Miss D & Me: Life with the Invincible Bette Davis

There are more than a dozen full-length biographies devoted to volatile two-time Oscar-winning actress Bette Davis (1908-1989), but none offer the up-close and personal view of Davis's final decade as Kathryn Sermak's engaging, outrageous and heartfelt memoir Miss D & Me. Davis hired the 23-year-old Sermak as her personal assistant in 1979, and immediately lived up to her difficult reputation. She started retraining Sermak on how to walk, talk, eat, dress and act in public. Davis even convinced her to change the spelling of her name from Catherine to Kathryn. On their first trip abroad, fire alarms forced the two to evacuate their hotel, but Davis insisted that Sermak run back in--not to save her family photos or passport, but her cigarettes.

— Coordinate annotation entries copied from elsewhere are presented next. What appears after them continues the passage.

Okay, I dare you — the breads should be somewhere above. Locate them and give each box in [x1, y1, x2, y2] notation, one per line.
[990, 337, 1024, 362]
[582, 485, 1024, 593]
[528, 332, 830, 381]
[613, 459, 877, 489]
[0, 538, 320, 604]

After a rocky start, the two developed a friendship. Sermak's devotion helped Davis through some devastating health crises. In 1983, Davis's breast cancer diagnosis resulted in a mastectomy. Nine days later, Davis suffered a major stroke, paralyzing her left side and slurring her speech. Although Sermak describes Davis as "a fighter, a champion, and a bon vivant--and always a survivor," the road back from her debilitating stroke was long and hard fought. "No heartache or tragedy... had ever thrown her into such hopelessness," writes Sermak. Then came the betrayal of Davis's daughter's scathing tell-all book.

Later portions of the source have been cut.